Take the material below and reproduce, word for word, only the lines from the line with "family: Suidae" through the line with "A: Pig (Sus scrofa).".

DATA FOR THIS TASK
== == ==
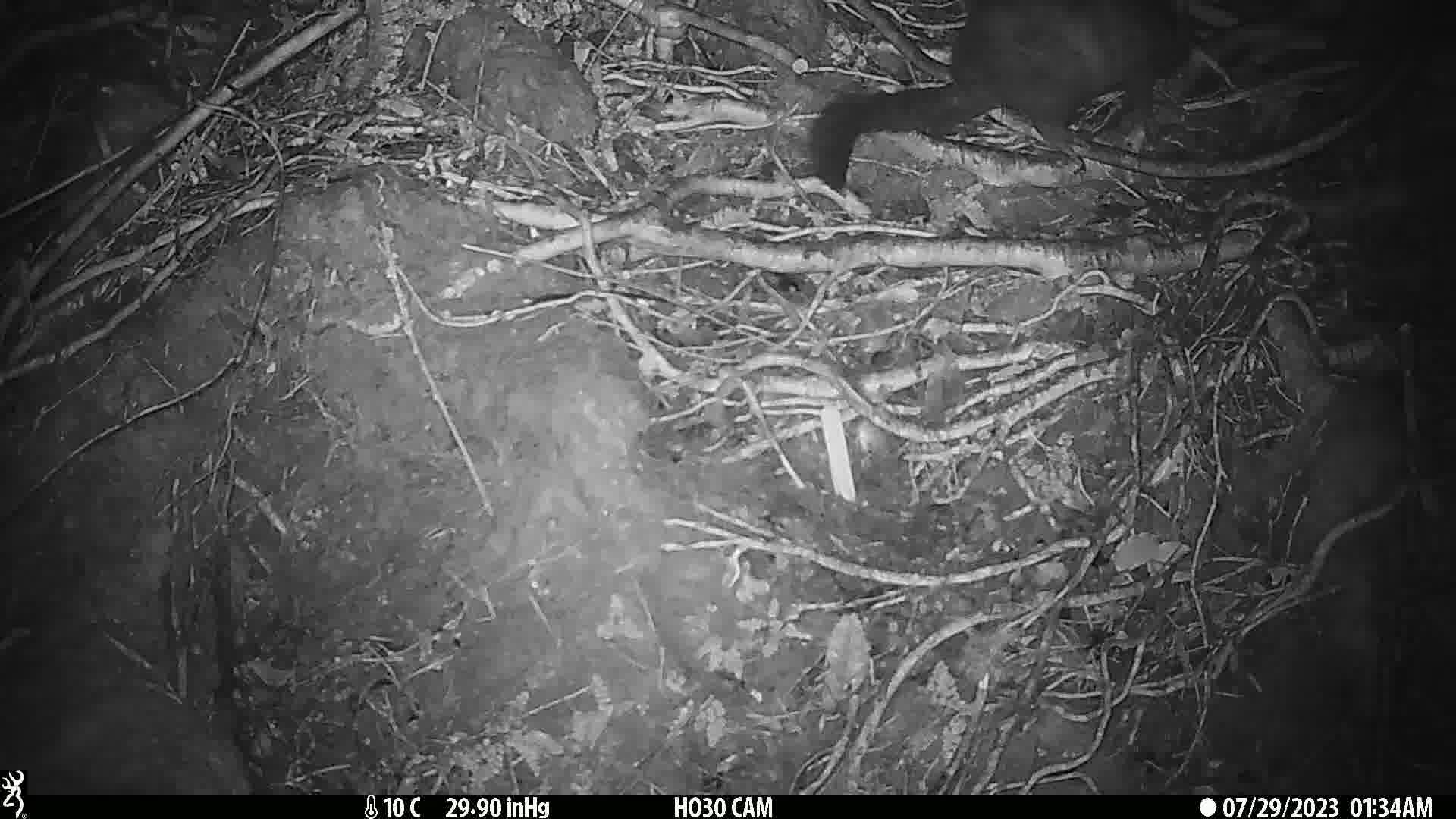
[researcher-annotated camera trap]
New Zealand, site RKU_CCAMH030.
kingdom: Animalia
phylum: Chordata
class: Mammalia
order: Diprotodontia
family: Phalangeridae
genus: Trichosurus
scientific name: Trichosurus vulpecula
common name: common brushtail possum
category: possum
== == ==
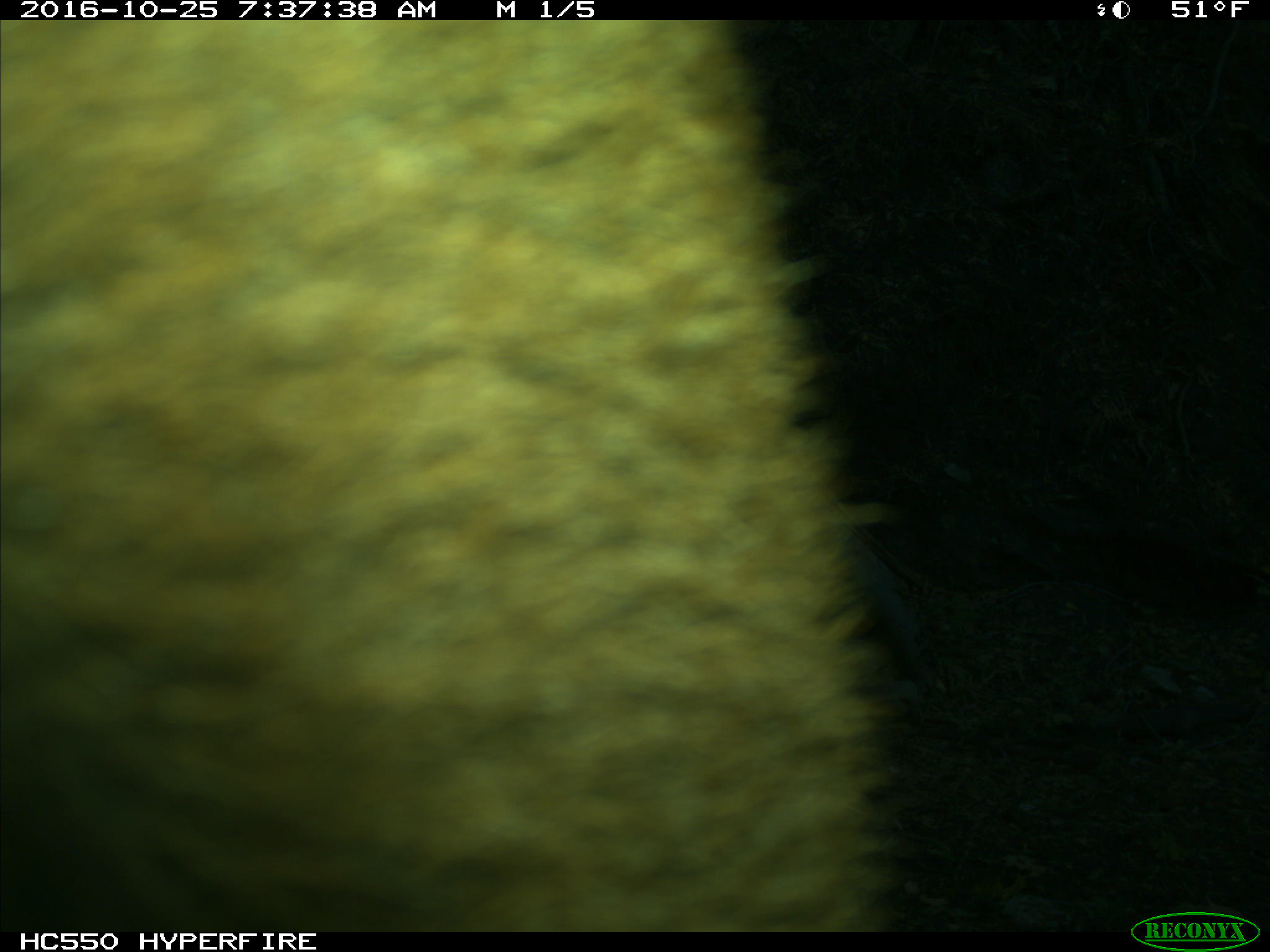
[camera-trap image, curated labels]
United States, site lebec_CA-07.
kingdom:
== == ==
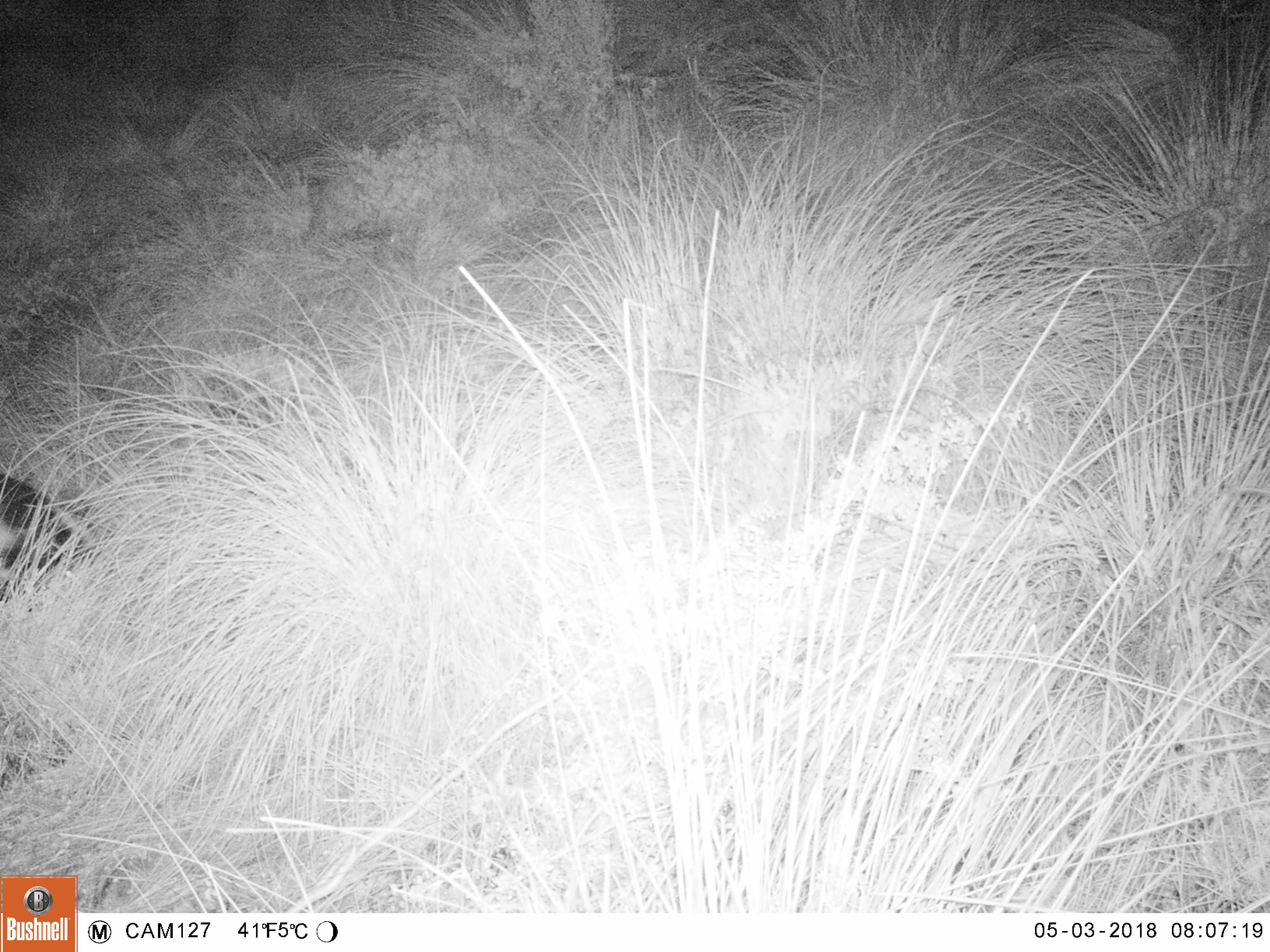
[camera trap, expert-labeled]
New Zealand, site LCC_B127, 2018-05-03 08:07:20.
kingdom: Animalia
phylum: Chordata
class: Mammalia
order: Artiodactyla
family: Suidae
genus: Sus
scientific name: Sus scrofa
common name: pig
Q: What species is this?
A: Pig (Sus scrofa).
== == ==
WRITTEN SOLUTION
family: Suidae
genus: Sus
scientific name: Sus scrofa
common name: pig
Q: What species is this?
A: Pig (Sus scrofa).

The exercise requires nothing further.